■ **Required work**
a) From the passage about the inflatable chamber, list every statement describing where the skirt is positioned or how it is attached or oriented.
b) According to the passage about the inflatable chamber, why can the skirt be made of insulated material? Answer in one to three sentences.
c) In the passage about the inflatable chamber, what may the chamber be sized and shaped to function as?

── Selected text ──

Alternatively, the inflatable chamber may be the means for containing the
gaseous heat
carrier. For example, the inflatable chamber may be sized and shaped to
function as a
cap for open spaces or engines.
In one embodiment, a skirt extends peripherally around the inflatable chamber
in order
to reduce heat losses that occur in the presence of wind and extremely cold
weather. It
can be made of insulated material to increase the heat retention from the
gaseous heat
carrier travelling between the target surface and the bottom surface of the
inflatable
structure. The skirt is operatively coupled to the inflatable chamber and
extends
downwardly perpendicular to the target surface. The skirt creates a partial
enclosure
shielding the area between the inflatable chamber and the target surface from
wind and
helps retain heat within the partial enclosure.

───
── Extracted material ──

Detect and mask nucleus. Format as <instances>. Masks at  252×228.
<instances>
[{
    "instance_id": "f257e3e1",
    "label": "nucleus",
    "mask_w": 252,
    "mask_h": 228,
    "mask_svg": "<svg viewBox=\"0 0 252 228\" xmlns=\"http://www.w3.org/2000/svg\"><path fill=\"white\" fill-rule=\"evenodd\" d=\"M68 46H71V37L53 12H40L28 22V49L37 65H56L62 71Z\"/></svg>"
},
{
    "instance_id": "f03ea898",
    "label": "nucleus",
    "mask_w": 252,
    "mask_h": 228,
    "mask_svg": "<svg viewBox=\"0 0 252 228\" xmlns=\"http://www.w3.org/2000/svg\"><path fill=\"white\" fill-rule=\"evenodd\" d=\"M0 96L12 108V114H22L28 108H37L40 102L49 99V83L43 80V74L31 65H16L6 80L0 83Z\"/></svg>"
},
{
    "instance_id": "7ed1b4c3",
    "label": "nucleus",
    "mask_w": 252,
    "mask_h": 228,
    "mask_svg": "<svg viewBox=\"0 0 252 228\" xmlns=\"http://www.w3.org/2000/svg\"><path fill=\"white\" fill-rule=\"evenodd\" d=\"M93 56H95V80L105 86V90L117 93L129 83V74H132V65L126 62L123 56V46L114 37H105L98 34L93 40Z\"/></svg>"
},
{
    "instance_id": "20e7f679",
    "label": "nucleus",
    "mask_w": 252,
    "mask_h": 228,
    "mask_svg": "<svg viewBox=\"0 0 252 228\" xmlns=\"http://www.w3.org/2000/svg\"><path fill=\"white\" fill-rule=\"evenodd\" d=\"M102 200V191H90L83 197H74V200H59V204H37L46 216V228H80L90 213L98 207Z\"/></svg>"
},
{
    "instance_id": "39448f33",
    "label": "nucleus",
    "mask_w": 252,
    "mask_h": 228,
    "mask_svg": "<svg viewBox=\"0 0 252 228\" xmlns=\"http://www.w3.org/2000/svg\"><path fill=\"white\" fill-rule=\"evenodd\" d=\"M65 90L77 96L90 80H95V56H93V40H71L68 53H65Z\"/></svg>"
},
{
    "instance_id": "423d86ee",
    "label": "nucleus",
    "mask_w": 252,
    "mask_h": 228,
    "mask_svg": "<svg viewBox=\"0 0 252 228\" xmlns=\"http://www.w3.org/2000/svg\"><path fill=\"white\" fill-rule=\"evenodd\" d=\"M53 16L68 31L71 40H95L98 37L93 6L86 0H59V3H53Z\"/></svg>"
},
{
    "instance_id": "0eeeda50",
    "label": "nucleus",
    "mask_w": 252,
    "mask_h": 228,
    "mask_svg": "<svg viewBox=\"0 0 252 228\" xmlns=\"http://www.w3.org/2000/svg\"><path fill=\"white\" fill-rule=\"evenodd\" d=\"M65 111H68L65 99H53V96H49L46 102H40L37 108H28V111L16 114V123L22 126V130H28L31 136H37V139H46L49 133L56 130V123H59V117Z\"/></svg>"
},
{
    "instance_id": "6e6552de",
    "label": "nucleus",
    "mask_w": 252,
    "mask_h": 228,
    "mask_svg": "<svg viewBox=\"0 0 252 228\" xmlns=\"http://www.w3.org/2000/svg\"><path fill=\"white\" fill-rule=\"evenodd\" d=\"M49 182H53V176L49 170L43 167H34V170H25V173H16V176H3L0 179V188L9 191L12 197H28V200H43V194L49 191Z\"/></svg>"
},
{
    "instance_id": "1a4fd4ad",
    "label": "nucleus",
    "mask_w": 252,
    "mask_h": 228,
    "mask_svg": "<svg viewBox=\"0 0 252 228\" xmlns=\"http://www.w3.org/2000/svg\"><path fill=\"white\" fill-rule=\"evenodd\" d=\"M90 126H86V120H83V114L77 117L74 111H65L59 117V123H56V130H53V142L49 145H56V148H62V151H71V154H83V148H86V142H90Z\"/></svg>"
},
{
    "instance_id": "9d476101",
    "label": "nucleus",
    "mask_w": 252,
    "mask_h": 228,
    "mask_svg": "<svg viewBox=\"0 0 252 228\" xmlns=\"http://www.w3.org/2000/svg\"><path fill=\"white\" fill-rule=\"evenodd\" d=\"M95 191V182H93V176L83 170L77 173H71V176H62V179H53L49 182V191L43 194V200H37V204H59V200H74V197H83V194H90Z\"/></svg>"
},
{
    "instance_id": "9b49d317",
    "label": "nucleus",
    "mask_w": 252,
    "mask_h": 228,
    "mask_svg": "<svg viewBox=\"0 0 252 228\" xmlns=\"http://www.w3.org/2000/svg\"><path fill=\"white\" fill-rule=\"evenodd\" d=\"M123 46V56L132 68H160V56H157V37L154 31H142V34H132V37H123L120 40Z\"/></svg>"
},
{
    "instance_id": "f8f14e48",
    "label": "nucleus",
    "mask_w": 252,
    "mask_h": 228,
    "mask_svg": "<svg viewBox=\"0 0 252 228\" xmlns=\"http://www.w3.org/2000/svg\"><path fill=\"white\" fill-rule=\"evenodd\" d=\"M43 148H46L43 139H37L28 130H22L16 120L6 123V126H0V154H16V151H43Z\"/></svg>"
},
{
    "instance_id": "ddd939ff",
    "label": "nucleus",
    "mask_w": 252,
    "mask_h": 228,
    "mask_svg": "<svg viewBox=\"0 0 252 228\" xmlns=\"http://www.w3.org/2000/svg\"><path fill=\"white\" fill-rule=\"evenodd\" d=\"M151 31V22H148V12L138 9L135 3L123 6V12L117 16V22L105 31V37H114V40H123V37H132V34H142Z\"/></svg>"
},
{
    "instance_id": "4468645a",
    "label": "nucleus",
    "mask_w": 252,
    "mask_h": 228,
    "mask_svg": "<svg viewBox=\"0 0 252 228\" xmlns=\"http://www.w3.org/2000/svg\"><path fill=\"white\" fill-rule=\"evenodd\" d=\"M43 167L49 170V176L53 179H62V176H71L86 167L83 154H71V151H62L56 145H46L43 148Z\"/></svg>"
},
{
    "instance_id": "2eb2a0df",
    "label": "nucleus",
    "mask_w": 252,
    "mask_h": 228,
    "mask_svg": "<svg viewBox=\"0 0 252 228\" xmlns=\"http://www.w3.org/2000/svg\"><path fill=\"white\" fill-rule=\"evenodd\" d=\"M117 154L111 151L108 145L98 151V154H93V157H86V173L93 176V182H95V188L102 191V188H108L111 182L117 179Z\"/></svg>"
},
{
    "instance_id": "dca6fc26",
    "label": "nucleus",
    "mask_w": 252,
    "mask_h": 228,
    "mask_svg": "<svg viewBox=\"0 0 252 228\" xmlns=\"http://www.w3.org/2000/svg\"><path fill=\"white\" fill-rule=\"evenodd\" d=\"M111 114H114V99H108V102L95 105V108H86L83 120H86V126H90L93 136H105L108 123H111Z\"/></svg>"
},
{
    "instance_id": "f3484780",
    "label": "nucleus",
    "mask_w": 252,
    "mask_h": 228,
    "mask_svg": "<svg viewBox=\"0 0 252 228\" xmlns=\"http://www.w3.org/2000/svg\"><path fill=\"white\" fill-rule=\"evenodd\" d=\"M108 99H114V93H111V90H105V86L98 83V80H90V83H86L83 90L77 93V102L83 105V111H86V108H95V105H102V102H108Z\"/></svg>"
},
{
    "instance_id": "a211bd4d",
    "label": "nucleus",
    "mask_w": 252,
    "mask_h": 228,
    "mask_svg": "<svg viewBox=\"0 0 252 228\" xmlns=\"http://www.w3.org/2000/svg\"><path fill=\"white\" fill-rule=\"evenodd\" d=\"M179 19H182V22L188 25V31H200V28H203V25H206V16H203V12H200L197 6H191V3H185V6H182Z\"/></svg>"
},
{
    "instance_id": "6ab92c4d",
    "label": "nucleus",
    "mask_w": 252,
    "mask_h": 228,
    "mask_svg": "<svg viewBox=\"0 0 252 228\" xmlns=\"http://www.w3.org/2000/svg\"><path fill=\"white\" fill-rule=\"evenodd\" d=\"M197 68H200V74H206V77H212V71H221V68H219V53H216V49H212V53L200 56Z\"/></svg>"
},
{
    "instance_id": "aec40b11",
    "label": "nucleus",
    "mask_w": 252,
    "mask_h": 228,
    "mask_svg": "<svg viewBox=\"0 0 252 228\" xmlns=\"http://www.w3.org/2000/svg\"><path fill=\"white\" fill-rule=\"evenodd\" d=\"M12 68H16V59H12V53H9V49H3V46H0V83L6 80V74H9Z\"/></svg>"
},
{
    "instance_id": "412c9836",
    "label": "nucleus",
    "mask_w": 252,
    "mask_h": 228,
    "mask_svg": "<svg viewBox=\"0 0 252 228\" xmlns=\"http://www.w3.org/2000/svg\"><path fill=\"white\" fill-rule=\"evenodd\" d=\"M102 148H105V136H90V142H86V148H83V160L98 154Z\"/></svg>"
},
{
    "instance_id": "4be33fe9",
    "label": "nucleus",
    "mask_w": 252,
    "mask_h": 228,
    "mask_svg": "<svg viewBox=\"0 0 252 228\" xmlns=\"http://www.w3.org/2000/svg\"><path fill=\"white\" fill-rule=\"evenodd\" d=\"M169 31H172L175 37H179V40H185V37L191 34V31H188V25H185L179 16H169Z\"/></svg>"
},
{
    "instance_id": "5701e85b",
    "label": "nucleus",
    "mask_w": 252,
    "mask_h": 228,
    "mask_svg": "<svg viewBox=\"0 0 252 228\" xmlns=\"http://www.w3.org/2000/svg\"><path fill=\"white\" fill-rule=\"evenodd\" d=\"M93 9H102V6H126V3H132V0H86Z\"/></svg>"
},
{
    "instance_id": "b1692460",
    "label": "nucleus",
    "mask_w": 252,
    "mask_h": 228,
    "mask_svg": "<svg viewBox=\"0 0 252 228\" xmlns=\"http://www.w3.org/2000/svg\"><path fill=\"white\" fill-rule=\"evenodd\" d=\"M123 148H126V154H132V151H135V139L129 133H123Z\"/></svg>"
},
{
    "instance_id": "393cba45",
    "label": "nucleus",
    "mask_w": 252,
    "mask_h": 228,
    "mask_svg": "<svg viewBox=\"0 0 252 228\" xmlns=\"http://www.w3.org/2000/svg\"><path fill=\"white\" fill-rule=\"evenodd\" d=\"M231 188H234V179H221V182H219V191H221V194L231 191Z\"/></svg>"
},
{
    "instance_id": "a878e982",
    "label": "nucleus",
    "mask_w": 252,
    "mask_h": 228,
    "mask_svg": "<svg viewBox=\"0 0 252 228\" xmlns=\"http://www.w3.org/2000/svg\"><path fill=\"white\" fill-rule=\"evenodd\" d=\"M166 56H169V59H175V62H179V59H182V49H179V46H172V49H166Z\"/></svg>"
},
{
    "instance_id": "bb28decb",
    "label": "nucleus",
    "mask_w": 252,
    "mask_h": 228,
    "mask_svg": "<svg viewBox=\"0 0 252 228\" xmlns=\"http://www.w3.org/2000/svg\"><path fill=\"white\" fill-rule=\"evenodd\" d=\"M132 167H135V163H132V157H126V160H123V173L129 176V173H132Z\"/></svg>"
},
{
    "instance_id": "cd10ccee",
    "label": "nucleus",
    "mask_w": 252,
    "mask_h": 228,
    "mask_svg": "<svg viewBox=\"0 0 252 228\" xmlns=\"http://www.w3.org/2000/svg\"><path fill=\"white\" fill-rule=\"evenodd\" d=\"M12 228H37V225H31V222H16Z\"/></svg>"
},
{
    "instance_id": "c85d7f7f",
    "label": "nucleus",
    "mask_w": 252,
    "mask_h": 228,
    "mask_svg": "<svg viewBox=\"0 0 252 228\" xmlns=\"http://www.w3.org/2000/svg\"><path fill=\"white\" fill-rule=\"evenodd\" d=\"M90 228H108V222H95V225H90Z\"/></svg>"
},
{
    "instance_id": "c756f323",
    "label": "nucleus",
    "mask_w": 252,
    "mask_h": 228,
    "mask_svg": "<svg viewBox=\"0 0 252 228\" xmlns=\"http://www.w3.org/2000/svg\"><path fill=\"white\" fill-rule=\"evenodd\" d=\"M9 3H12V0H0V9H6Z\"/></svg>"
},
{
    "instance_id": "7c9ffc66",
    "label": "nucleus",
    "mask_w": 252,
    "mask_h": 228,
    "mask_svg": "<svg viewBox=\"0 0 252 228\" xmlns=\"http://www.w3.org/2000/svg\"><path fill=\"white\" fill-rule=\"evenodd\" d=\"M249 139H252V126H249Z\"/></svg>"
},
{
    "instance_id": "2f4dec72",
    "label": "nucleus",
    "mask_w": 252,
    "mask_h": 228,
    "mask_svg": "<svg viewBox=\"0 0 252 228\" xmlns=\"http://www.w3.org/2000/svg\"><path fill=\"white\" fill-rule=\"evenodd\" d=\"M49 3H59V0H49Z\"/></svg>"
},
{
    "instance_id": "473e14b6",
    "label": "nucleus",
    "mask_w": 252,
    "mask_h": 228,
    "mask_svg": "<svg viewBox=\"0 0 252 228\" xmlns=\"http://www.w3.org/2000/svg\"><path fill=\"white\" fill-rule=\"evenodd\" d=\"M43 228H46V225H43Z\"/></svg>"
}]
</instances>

───

■ **Answers to each task**
a)
- It extends peripherally around the inflatable chamber.
- It is operatively coupled to the inflatable chamber.
- It extends downwardly perpendicular to the target surface.

b) Insulated material increases heat retention from the gaseous heat carrier. This is the carrier that travels between the target surface and the bottom surface of the inflatable structure.

c) A cap for open spaces or engines.